También el de mi pelo. Por último
me ofrecen varias casillas para que indique
sin más rodeos, cuál es mi raza: ¿Blanca?
Sería difícil resumirles la historia de España
y explicarles que no soy blanca ni negra,
que estoy hecha de sangres y de pueblos distintos;
que mi nariz es judía, mis rasgos tal vez árabes
y mi apellido, Moreno, posiblemente castellano.
(…)
La visita a lugares distantes y el retorno a lugares familiares tienen en mí un mismo efecto: la meditación sobre la naturaleza de la existencia, los resortes que mueven el universo, y en última instancia, la relación del yo poético con ese universo: «Un banco a la sombra, la madera húmeda, los pájaros./ Te preguntas cuál es tu lugar en el mundo./ Sigue rezando por ti la cigarra».

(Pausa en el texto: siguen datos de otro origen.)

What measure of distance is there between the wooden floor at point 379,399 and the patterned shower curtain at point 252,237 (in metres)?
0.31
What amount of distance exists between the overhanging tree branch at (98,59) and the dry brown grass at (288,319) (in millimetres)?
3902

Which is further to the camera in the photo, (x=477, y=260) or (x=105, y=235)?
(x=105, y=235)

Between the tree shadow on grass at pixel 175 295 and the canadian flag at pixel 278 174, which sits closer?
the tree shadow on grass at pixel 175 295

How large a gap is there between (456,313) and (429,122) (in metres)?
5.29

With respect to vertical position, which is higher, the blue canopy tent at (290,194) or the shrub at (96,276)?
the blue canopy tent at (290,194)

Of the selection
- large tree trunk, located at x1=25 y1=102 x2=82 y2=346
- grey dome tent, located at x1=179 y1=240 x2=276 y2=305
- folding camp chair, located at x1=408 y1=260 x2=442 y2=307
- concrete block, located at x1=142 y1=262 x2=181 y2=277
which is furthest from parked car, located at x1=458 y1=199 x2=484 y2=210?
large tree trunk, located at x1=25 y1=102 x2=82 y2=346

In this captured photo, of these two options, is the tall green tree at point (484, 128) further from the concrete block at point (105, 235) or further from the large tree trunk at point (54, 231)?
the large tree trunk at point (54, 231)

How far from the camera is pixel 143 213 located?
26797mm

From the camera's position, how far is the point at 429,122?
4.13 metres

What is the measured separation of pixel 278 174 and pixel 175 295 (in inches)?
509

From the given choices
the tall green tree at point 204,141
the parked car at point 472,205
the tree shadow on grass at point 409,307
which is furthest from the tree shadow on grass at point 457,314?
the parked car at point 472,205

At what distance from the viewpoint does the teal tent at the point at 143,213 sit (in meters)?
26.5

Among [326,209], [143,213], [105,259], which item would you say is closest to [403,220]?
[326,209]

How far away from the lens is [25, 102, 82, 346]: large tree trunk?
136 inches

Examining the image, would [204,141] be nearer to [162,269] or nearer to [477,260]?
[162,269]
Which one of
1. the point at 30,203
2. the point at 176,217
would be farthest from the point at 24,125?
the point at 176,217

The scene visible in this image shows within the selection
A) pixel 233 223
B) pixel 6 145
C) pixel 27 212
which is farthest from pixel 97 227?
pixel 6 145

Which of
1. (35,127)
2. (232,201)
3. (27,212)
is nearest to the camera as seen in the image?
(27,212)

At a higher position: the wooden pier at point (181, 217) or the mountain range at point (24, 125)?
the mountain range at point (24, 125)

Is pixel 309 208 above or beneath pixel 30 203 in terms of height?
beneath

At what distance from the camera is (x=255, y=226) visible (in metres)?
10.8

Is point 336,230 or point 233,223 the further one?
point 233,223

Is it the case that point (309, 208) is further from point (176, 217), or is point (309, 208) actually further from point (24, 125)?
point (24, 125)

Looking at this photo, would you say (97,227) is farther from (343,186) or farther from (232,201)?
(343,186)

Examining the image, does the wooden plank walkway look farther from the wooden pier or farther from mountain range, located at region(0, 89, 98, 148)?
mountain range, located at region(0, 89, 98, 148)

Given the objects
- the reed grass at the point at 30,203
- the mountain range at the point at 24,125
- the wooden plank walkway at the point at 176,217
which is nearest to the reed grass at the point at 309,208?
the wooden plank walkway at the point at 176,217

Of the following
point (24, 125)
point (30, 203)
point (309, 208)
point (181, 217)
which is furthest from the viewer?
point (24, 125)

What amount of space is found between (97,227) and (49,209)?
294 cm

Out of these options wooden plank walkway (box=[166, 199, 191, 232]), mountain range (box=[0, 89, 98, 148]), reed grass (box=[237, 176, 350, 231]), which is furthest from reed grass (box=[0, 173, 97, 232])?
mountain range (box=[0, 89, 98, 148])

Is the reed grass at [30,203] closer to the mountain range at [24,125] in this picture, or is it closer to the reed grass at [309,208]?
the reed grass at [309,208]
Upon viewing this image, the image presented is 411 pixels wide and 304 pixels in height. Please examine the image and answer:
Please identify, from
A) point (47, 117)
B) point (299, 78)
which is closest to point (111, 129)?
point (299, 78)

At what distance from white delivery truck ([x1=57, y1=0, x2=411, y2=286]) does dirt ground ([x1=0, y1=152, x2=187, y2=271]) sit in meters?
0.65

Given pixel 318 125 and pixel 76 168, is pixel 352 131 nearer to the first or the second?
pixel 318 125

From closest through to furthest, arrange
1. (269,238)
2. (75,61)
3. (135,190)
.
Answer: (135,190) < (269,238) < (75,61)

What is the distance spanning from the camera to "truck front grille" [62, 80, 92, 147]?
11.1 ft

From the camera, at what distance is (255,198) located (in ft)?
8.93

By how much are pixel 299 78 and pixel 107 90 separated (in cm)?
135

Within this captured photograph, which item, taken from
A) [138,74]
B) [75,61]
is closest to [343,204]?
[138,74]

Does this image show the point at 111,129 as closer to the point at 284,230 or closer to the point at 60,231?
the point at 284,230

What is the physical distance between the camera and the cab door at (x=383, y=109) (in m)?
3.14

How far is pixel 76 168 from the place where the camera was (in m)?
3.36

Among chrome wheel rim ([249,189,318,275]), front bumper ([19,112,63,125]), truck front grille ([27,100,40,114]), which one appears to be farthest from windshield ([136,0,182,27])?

Retrospectivamente, creo que el ambicioso plan trazado a los veinte años de hacerme poeta ha dado sus resultados. Hoy cuento con un buen puñado de libros que he tenido la suerte de poder publicar, algunos estudios sobre ellos, algunos premios, y con un modesto pero fiel grupo de lectores. Imagino que de haber permanecido en España después de terminar la carrera universitaria, o de haber regresado tras algunos años, habría continuado escribiendo, puede que con buena fortuna. Puede que para ahora estuviera mejor conectada en los círculos poéticos, que incluso hubiera conseguido premios de mayor renombre, o que mis poemas se entendieran mejor por el público español. O tal vez no. Lo cierto es que no sé cómo habrían sido los libros que habría escrito desde la permanencia, esos libros que nunca verán la luz y que quedarán para siempre en el espacio de lo que hubiera podido ser. Solo sé lo que he aprendido escribiendo desde el margen, desde esta distancia que habito y que me permite mirar con claridad, equivocarme y seguir, y ante todo escribir desde una total libertad y con un punto de serenidad en los que me reconozco. La poesía sigue siendo el equipaje de mano que llevo conmigo a todas partes, y sin el cual no me encuentro ni consigo interpretar el mundo que me rodea. Es a través de la escritura que intento superar mi relación de amor-odio con la distancia geográfica de los lugares y personas que amo, aprovechando al máximo la libertad creadora que mi condición de habitante entre dos mundos me proporciona.